Ihr aktuelles Programm ist die Bühnenshow "Das Traumprogramm". Worum geht es in dem Programm?
Sissi Perlinger: Es geht um mein Leben im Wandel der Zeit. Es beginnt bei meiner Geburt in den 60er Jahren. Dann geht s darum, wie sich alles verändert. Von den konservativen 60er Jahren über die 70er Jahre mit Hippie und Flower Power bis hin zum heutigen Tage. Am Ende bin ich eine alte Oma und blicke auf mein Leben zurück. Das ganze wird in einzelnen Traumsequenzen gezeigt.
Ist das Programm Ihre Antwort auf die Biographiewelle?
Perlinger: Nein, vieles ist autobiographisch. Es ist eine Show mit viel Gesang und Tanzeinlagen. Und natürlich sehr viel zum Lachen. Das eigene Leben ist einfach ein toller Faden, der sich durch die Show zieht.
Wie lange dauerte die Vorbereitung für die Show?
Perlinger: Ich habe mich ungefähr drei Jahre darauf vorbereitet. Ich habe Ideen gesammelt, das Drehbuch geschrieben und die Kostüme entworfen. Hinzu kommen noch die dreieinhalb Monate intensive Probenzeit bis alles steht.
Sie machen so viel verschiedenes: Filme, Bücher, Tanzen, Singen. Macht Ihnen der Mix Spaß? Brauchen Sie die Abwechslung?
Perlinger: Auf jeden Fall, ich lerne nie aus. Ich will noch so vieles ausprobieren. Ich konzentriere mich immer auf eine Sache und wenn ich mit der abgeschlossen habe, kommt meist eine neue Herausforderung. Im Laufe der Jahre wird man dann in jedem Bereich immer besser, und das fließt dann in meine Show ein, in der ich ja alles machen kann.

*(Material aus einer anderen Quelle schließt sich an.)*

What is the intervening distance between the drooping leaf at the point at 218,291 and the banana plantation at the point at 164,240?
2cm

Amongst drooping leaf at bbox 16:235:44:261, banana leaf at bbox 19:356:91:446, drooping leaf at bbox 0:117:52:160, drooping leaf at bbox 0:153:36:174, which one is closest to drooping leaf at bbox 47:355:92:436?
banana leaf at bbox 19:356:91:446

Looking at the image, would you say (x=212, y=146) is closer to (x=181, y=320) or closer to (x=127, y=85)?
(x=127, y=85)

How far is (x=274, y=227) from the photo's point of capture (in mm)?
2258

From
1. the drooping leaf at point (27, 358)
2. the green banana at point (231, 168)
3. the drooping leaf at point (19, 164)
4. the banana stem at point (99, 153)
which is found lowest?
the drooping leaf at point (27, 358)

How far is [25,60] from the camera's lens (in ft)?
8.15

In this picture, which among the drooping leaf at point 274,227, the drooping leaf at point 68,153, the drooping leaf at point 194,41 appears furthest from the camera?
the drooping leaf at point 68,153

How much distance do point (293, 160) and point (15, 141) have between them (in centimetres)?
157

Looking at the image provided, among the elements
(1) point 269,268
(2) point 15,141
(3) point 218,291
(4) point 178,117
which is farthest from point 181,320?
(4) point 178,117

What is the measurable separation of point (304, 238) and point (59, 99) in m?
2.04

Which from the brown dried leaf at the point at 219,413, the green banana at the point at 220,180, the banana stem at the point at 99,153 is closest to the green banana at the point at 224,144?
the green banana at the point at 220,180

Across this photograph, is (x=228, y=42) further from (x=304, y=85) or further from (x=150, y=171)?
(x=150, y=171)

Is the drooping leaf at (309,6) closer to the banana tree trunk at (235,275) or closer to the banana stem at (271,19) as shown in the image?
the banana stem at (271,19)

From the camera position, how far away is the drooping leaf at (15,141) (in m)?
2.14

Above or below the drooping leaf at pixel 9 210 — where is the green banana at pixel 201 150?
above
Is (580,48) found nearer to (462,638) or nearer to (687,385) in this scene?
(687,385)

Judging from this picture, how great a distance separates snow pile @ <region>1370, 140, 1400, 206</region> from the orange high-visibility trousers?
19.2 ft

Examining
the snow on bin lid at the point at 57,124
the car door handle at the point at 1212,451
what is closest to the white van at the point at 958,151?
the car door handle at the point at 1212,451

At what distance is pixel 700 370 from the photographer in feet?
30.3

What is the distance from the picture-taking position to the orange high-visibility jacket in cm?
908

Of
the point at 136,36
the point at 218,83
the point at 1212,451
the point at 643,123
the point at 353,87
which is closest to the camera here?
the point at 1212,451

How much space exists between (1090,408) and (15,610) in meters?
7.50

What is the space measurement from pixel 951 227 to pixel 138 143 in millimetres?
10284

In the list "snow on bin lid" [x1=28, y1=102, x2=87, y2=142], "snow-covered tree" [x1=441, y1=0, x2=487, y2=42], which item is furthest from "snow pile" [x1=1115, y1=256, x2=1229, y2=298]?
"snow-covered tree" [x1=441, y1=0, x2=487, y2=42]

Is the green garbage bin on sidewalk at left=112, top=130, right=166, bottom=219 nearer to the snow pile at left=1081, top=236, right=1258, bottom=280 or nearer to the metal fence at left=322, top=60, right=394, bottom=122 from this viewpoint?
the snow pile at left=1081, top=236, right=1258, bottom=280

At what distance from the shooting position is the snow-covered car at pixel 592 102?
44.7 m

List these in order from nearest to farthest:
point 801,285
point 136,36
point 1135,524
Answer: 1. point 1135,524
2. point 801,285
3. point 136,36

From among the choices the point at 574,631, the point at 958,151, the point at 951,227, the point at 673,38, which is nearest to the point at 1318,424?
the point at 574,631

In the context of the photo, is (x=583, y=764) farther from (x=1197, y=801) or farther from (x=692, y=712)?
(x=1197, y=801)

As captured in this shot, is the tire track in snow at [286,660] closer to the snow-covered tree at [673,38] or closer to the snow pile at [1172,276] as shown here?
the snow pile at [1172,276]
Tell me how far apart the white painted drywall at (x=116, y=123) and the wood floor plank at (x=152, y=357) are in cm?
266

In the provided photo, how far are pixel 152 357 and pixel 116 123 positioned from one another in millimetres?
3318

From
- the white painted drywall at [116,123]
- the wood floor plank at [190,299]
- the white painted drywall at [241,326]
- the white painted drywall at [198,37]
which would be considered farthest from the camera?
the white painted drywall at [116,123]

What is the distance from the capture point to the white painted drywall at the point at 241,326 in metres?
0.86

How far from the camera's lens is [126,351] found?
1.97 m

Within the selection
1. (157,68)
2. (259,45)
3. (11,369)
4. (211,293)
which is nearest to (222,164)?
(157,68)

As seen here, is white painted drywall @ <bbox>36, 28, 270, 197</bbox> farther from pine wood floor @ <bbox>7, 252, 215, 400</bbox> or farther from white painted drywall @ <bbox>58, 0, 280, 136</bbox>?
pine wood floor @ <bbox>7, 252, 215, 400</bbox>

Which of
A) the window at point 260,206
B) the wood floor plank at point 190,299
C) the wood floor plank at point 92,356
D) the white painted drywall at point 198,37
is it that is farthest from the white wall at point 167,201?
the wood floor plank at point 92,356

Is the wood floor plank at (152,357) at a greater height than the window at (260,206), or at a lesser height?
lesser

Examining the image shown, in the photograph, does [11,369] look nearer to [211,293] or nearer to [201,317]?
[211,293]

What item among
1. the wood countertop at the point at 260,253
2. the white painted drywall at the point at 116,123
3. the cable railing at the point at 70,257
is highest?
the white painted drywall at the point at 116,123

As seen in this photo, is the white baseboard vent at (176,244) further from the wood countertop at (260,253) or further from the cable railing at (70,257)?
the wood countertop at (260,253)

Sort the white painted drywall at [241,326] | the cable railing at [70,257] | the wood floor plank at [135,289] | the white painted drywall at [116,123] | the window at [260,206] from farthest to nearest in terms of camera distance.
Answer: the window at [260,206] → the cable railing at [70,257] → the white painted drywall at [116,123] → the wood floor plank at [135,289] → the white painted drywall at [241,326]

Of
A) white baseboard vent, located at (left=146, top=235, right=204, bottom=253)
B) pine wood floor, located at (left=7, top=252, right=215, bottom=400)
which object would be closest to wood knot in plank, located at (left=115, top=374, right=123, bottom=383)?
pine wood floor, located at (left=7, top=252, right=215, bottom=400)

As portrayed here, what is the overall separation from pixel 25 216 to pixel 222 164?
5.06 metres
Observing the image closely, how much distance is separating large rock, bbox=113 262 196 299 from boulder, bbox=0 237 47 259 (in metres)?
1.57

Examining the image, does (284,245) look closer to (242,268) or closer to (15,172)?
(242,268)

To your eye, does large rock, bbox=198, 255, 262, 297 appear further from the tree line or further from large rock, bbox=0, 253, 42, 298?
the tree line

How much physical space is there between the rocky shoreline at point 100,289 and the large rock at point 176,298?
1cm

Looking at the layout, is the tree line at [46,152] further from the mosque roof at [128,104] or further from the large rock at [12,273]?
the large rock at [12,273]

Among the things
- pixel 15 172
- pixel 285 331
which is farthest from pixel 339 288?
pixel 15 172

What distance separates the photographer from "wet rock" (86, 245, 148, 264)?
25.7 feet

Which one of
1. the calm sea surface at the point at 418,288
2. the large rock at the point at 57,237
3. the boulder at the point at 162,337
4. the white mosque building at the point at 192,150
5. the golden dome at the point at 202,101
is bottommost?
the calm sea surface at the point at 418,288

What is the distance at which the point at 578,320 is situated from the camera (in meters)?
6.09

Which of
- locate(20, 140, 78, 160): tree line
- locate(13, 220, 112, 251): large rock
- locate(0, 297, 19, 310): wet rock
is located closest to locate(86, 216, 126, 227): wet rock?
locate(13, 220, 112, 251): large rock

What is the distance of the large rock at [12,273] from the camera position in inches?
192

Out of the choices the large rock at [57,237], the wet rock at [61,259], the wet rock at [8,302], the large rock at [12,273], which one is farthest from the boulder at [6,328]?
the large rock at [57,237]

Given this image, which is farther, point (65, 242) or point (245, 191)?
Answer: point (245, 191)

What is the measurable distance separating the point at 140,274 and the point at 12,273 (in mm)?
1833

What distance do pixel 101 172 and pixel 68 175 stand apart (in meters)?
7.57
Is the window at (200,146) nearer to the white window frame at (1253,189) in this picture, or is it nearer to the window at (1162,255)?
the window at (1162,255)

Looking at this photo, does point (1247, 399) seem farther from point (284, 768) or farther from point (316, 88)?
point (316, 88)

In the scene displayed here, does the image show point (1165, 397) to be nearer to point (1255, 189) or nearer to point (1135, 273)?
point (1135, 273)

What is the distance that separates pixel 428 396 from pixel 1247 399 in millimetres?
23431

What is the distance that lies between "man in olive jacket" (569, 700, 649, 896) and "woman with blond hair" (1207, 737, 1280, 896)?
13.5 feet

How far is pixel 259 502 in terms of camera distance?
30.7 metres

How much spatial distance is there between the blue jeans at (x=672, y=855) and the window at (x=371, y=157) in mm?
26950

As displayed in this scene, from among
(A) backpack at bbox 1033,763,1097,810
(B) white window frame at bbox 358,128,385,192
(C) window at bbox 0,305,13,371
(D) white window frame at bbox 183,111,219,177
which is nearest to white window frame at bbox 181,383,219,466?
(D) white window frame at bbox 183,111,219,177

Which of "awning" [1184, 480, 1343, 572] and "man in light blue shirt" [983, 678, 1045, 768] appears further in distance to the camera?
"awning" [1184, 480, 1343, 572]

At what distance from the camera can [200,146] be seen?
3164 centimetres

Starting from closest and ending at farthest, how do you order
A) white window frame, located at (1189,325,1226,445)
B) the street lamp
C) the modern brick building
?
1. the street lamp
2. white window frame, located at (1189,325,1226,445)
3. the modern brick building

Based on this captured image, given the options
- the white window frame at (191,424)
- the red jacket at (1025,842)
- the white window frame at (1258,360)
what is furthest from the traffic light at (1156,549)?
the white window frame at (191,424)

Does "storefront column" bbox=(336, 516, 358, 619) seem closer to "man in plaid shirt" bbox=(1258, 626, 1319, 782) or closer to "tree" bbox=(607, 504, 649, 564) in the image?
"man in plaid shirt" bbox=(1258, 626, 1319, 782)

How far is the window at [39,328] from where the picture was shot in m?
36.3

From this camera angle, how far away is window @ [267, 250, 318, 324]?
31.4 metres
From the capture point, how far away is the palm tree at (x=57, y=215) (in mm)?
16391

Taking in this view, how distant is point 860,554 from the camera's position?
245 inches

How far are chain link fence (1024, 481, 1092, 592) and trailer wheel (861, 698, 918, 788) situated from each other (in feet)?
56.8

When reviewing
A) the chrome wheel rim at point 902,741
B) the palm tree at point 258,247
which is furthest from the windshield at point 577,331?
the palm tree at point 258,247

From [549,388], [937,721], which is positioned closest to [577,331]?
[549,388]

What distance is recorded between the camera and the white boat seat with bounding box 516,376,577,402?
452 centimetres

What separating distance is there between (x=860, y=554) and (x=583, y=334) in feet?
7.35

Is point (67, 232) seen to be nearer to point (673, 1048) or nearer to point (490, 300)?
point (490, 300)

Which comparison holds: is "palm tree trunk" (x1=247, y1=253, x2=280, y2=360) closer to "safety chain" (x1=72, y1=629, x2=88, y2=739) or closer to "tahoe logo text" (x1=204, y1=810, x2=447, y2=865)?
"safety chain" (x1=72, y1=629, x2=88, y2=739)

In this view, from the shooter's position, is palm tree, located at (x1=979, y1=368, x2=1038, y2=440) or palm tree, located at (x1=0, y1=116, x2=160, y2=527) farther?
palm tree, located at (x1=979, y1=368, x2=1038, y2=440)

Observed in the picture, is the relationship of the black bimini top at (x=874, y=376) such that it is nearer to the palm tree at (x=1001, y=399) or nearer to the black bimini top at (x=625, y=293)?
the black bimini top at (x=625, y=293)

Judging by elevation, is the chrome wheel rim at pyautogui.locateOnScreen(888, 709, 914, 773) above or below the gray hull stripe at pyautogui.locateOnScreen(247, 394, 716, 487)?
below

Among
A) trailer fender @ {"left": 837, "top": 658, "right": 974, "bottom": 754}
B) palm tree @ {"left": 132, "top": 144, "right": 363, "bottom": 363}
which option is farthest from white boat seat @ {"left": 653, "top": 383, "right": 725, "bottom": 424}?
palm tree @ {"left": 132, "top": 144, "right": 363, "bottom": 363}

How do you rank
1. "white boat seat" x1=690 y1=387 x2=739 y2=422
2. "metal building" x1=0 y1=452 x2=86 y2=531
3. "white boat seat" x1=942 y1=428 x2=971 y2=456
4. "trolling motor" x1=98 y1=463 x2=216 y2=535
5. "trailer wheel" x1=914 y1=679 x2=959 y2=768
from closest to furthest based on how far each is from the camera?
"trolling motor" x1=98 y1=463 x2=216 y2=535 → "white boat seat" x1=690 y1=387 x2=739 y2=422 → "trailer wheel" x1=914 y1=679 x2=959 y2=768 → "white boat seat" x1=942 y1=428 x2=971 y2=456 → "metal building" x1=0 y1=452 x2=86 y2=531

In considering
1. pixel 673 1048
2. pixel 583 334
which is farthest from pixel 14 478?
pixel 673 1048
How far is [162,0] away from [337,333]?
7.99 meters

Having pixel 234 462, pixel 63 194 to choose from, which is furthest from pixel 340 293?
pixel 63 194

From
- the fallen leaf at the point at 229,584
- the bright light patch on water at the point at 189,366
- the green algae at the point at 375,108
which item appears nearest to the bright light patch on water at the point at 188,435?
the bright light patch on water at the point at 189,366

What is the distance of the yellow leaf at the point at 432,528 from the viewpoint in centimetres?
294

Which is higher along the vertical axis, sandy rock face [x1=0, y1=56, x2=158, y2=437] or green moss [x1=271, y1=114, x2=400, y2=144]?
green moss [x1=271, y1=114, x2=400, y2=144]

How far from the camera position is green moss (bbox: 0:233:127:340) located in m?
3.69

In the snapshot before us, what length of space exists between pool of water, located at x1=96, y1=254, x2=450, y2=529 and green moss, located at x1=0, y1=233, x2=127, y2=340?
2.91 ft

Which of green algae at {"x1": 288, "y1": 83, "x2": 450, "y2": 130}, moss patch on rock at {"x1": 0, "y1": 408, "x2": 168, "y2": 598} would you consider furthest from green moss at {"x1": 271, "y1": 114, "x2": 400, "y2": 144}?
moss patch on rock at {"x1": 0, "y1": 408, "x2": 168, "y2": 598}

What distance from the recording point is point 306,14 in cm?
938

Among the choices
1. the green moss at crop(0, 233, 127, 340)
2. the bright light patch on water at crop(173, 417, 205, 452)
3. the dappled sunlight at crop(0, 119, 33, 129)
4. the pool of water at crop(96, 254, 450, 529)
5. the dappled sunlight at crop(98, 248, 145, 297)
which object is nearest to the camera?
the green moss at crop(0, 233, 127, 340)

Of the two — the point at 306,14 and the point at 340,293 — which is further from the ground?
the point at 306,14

Haben Sie Vorbilder aus der deutschen Komikszene?
Perlinger: Nein, ich habe keine Vorbilder. Ich verehre Loriot und Otto. Ich bewundere Bully und Rick, aber Vorbilder hatte ich noch nie.
Wie sind Sie aufgewachsen? Wo sind Ihre Wurzeln?
Perlinger: Ich bin zwischen Wäldern und Wiesen aufgewachsen. Meine Eltern sind sehr naturverbunden. Ich hatte von klein auf einen großen Freiheitsdrang, liebte lange Spaziergänge, in denen ich alleine die Wälder erkundet habe, die sich um unser Wochenend-Bauernhaus erstrecken. Ich war sehr oft mit meinen Eltern beim Schwammerln [Pilze A.d.R.] suchen. Alles in der Natur hat mich inspiriert, jeder Schmetterling, jede Pflanze.
Sie haben einen sehr eigenen Stil. Wie hat sich der entwikkelt?
Perlinger: Ich komme aus einem sehr kreativen Elternhaus. Meine Mutter war Malerin und Kostümbildnerin. Ich habe mich schon als Kind gerne verkleidet. Meine Eltern haben mir in keiner Hinsicht irgendwelche Richtlinien gegeben oder mir Vorschriften gemacht. Ich konnte mich völlig frei entfalten und meinen Weg gehen. Ich hatte schon sehr früh das Bedürfnis dazu. Sobald ich gehen konnte, bin ich einfach in irgendeine Richtung los und habe meine Eltern in Panik versetzt, die mich hektisch gesucht haben.
Woher nehmen Sie das Selbstbewußtsein, immer gegen den Strom zu schwimmen?
Perlinger: Ich bin gar nicht so selbstbewußt. Ich für mich denke immer, das muß alles noch besser werden. Ich wußte nur immer genau, was ich wollte, nämlich auf die Bühne. Ich habe mich vom ersten Augenblick an auf der Bühne wohl gefühlt. Ich hatte überhaupt keine Angst. Ich wußte auch immer, daß ich nichts anziehen möchte, was gerade modern ist. Ich möchte nicht genau so ausschauen wie alle anderen, sondern wie ich.
Gab es auch Krisen in Ihrem Leben oder ging es immer bergauf?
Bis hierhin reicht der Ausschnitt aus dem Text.